_FRAGMENTO_.

= = = = = = =

PSICOLOGÍA
Queremos libertad pero nos sentimos cojos sin compañía tecnológica. Hay que
buscar la felicidad de estar ilocalizables
XAVIER GUIX | El País | 14/08/2015
Cuanto más complejas se vuelven nuestras
sociedades, más proclives son a generar paradojas como aquella que hizo furor
unos años atrás: “Vivimos mejor a costa de sentirnos peor”. Nuestras vidas
transcurren entre dualidades por las que surfeamos intentando encontrar cierta
mesura aristotélica. ¿Cómo conciliar el ritmo acelerado con la serenidad? ¿Cómo
conjugar la inmediatez con la reflexión? ¿Cómo crear nada si no tenemos tiempo?
Otra de las paradojas actuales, quizás la
más llamativa, tiene que ver con la sed de desconectarse. En un mundo que se
mantiene hoy más que nunca a través de la conectividad, es sintomático tanto
deseo de desconexión. Vivimos conectados, deseando desconectarnos.
No es de extrañar que se oiga con
insistencia: ¡nos vamos el fin de semana a desconectar! En realidad, no es más
que otra paradoja. Realmente lo que hacemos es ir a encontrarnos con lo que
probablemente sea lo único y más necesario: buscarnos por un rato a nosotros mismos,
a los nuestros, a lo que es verdaderamente auténtico, a lo natural más que lo
artificial. La sustancia frente a la materia.
¿Qué tiene la conectividad que nos atrapa
tanto? Doy por hecho el carácter útil y funcional de las tecnologías y
programas que añaden valor a la sanidad, la educación, el ocio y las relaciones
interpersonales. Aunque se exigen grandes dotes de distinción entre el grano y
la paja, la socialización del conocimiento y la información, incluso de las
opiniones personales, no tiene parangón.
No obstante, la insaciable capacidad del
ser humano de practicar el autoengaño y crear estados ilusorios convierte los
mismos instrumentos en señuelos a los que se sucumbe por su poder seductor.

= = = = = = =

_ENUNCIADO 1_. Sustituye "sed" por "ansia" y vuelve a escribir el artículo sobre la desconexión desde "Otra de las" hasta "conectados, deseando desconectarnos.".
El artículo no tiene relación con las filas.

_DATOS DE ENTRADA_.
= = = = = = =

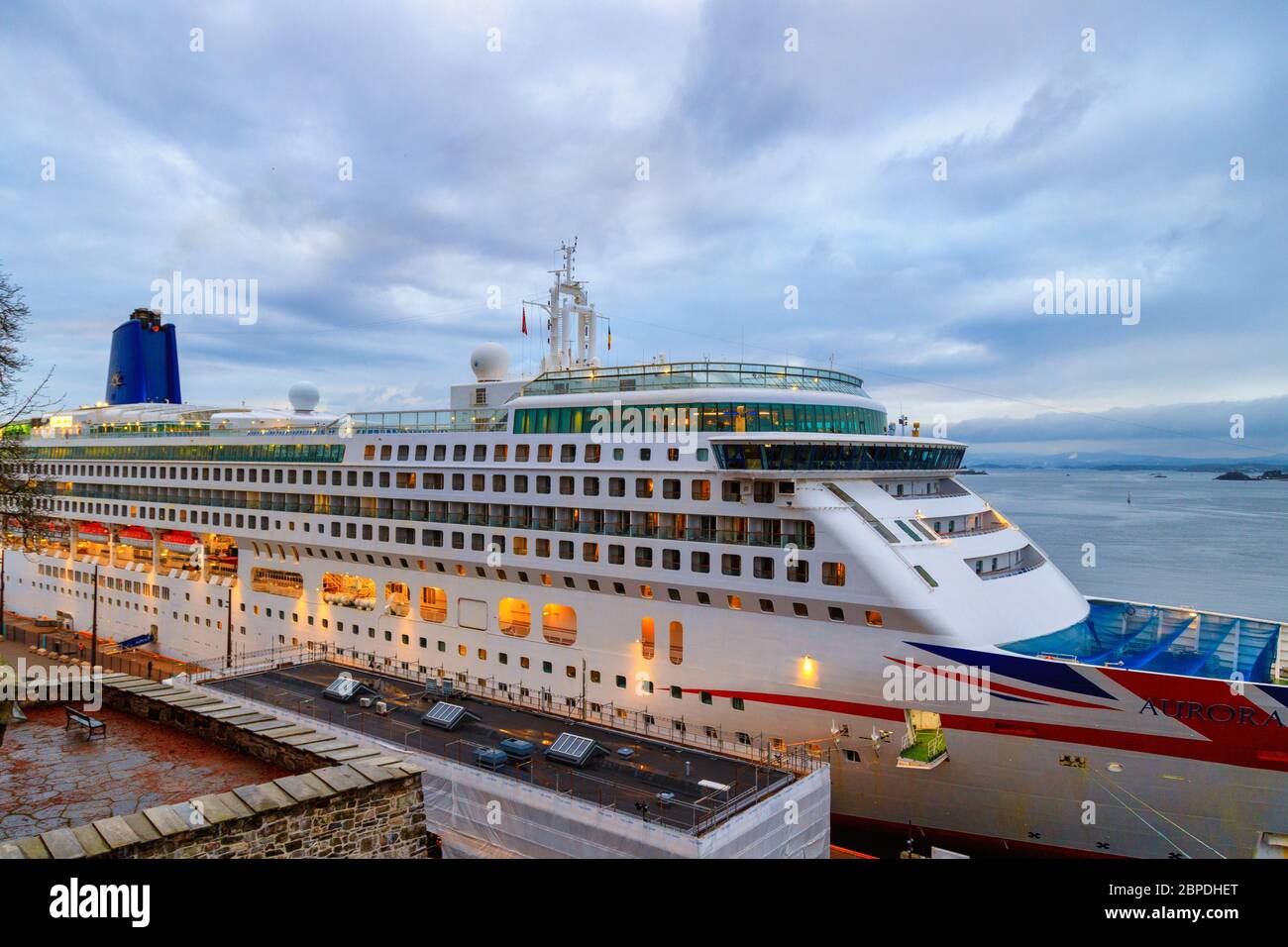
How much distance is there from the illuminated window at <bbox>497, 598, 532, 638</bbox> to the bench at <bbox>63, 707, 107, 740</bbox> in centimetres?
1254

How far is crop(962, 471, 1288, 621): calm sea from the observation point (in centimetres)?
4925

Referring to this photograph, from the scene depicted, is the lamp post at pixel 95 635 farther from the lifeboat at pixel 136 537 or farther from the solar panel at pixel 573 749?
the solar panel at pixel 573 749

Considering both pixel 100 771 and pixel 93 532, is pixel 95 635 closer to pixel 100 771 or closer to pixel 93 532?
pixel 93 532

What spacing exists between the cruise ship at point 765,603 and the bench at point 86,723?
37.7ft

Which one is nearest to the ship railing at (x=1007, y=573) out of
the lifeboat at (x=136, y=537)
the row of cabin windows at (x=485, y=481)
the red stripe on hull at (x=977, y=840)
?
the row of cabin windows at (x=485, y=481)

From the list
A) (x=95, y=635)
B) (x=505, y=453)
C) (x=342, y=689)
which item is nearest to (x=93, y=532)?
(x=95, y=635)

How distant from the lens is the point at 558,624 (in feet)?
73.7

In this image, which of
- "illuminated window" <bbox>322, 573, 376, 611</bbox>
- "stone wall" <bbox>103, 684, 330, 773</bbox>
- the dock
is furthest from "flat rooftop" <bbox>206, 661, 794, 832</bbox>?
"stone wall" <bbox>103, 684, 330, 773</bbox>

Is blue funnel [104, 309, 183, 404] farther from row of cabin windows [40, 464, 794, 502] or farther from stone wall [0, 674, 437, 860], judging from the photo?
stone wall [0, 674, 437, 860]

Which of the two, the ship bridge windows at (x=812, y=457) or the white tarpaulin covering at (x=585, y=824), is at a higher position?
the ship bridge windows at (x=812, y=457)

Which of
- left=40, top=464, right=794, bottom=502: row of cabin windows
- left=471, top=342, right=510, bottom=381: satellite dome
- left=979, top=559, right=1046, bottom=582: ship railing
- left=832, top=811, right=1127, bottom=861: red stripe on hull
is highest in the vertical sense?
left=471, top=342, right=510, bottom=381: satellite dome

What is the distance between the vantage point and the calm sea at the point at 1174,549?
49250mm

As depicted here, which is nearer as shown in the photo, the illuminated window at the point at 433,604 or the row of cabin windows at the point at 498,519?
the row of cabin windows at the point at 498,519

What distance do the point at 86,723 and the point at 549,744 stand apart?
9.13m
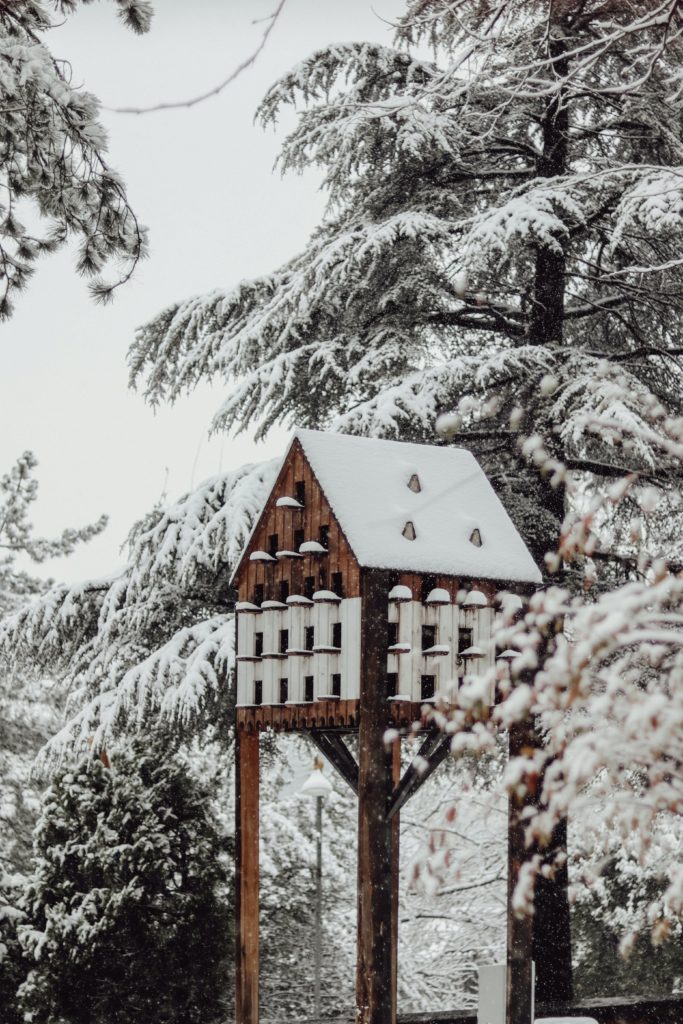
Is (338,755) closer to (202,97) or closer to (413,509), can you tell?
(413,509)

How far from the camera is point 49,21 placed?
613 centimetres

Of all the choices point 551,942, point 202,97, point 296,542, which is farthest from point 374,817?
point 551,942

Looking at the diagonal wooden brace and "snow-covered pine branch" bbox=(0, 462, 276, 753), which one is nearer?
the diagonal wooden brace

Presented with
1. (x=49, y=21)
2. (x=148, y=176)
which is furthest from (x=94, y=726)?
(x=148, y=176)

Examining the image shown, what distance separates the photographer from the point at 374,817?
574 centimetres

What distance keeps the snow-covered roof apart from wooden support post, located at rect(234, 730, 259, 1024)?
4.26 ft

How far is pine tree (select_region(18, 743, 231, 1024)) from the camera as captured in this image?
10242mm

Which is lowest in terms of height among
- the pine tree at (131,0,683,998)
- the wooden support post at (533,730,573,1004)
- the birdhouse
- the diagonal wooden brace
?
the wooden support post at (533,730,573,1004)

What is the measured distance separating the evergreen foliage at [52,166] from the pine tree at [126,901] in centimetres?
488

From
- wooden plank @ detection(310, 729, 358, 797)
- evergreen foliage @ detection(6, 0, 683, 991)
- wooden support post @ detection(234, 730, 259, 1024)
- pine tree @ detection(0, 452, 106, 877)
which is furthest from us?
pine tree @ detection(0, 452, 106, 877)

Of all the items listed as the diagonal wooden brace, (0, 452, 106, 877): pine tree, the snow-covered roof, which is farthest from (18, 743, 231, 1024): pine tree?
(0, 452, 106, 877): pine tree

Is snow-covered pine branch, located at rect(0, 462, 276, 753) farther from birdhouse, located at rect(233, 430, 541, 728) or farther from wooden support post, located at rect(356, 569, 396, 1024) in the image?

= = = = = = =

_ENUNCIADO 2_. Reproduce sin cambios las filas, desde la línea que contiene "What is the measured" hasta el final de las filas, ambos extremos incluidos.

_RESPUESTA FINAL 1_.
Otra de las paradojas actuales, quizás la
más llamativa, tiene que ver con la ansia de desconectarse. En un mundo que se
mantiene hoy más que nunca a través de la conectividad, es sintomático tanto
deseo de desconexión. Vivimos conectados, deseando desconectarnos.

_RESPUESTA FINAL 2_.
What is the measured distance separating the evergreen foliage at [52,166] from the pine tree at [126,901] in centimetres?
488

From
- wooden plank @ detection(310, 729, 358, 797)
- evergreen foliage @ detection(6, 0, 683, 991)
- wooden support post @ detection(234, 730, 259, 1024)
- pine tree @ detection(0, 452, 106, 877)
which is furthest from us?
pine tree @ detection(0, 452, 106, 877)

Of all the items listed as the diagonal wooden brace, (0, 452, 106, 877): pine tree, the snow-covered roof, which is farthest from (18, 743, 231, 1024): pine tree?
(0, 452, 106, 877): pine tree

Is snow-covered pine branch, located at rect(0, 462, 276, 753) farther from birdhouse, located at rect(233, 430, 541, 728) or farther from wooden support post, located at rect(356, 569, 396, 1024) in the image?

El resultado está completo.